Cantava Chico Buarque em tempos difíceis, num hino profético inesquecível:

“Apesar de você amanhã vai ser outro dia./ Quando chegar o momento,/ esse meu sofrimento/ vou cobrar com juros, juro./ Todo esse grito contido,/ esse samba no escuro./ Apesar de você amanhã vai ser outro dia./ Você vai ter que ver/ a manhã renascer/ e esbanjar poesia./ Como vai se explicar,/ quando o céu clarear/ de repente, impunemente?/ Como vai abafar/ nosso coro a cantar na sua frente?/ Apesar de você amanhã há de ser outro dia./ Você vai se dar mal/ etcetera e tal/ la la la la lalaia.”

Amanhã vai ser outro dia, com certeza, cantaram milhares de brasileiras e brasileiros na 17ª Conferência Nacional de Saúde, anunciando novos tempos, anunciando o futuro, anunciando a alegria, anunciando a boa nova de que o povo brasileiro está mais que nunca vivo, desperto, cheio de fé e coragem, pleno de amanhã, sonhos e utopia. Viva o SUS!

* Este é um artigo de opinião. A visão do autor não necessariamente expressa a linha editorial do jornal Brasil de Fato. Edição: Katia Marko.

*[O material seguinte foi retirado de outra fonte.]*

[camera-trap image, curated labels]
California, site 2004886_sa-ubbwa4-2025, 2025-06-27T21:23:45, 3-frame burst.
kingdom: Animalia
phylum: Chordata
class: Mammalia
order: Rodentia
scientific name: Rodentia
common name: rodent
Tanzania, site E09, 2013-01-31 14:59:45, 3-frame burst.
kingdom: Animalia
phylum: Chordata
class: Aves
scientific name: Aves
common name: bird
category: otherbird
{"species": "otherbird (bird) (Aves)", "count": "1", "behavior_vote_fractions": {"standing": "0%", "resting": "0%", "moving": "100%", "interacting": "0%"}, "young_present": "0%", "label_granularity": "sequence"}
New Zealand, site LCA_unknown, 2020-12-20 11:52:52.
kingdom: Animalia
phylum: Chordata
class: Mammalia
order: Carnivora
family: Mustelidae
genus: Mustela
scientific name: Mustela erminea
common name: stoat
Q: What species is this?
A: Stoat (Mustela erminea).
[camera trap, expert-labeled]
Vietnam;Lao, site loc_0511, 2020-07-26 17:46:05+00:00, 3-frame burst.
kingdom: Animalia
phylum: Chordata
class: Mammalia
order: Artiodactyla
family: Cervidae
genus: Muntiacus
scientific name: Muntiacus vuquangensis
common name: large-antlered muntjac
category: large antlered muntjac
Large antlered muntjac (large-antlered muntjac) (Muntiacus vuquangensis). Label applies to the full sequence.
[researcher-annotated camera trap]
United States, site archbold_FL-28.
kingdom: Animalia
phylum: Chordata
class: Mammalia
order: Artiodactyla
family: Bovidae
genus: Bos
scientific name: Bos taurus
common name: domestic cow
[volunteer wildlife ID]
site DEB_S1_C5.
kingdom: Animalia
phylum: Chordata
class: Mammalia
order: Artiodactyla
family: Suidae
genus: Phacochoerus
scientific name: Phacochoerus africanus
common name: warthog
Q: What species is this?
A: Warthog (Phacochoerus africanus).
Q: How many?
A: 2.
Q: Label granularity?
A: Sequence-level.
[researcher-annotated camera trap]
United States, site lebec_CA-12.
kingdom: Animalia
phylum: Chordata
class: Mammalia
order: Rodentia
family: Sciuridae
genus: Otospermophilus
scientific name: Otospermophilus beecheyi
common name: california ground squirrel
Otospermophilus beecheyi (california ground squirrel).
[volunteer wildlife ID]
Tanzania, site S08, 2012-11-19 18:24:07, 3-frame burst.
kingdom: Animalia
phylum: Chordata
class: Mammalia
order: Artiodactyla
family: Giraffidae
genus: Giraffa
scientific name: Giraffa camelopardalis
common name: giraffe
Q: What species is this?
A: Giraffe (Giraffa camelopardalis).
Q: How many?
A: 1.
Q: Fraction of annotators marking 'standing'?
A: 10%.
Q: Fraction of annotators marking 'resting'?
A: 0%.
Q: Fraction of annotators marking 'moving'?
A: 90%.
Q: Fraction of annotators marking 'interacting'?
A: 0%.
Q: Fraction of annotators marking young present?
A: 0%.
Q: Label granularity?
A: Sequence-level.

¹ Professor Sociologia da Universidade Federal do Rio Grande do Sul (UFRGS) e pesquisador do Observatório das Metrópoles Núcleo Porto Alegre.

² Sobre os retrocessos, ver o Capítulo 13 – “Democratizar a democracia para reconstruir a nação”, que publicamos no livro “Reforma Urbana e Direito à Cidade – Questões, desafios e caminhos”, organizado por Luiz Cezar de Queiroz Ribeiro, no âmbito do INCT Observatório das Metrópoles, em 2022.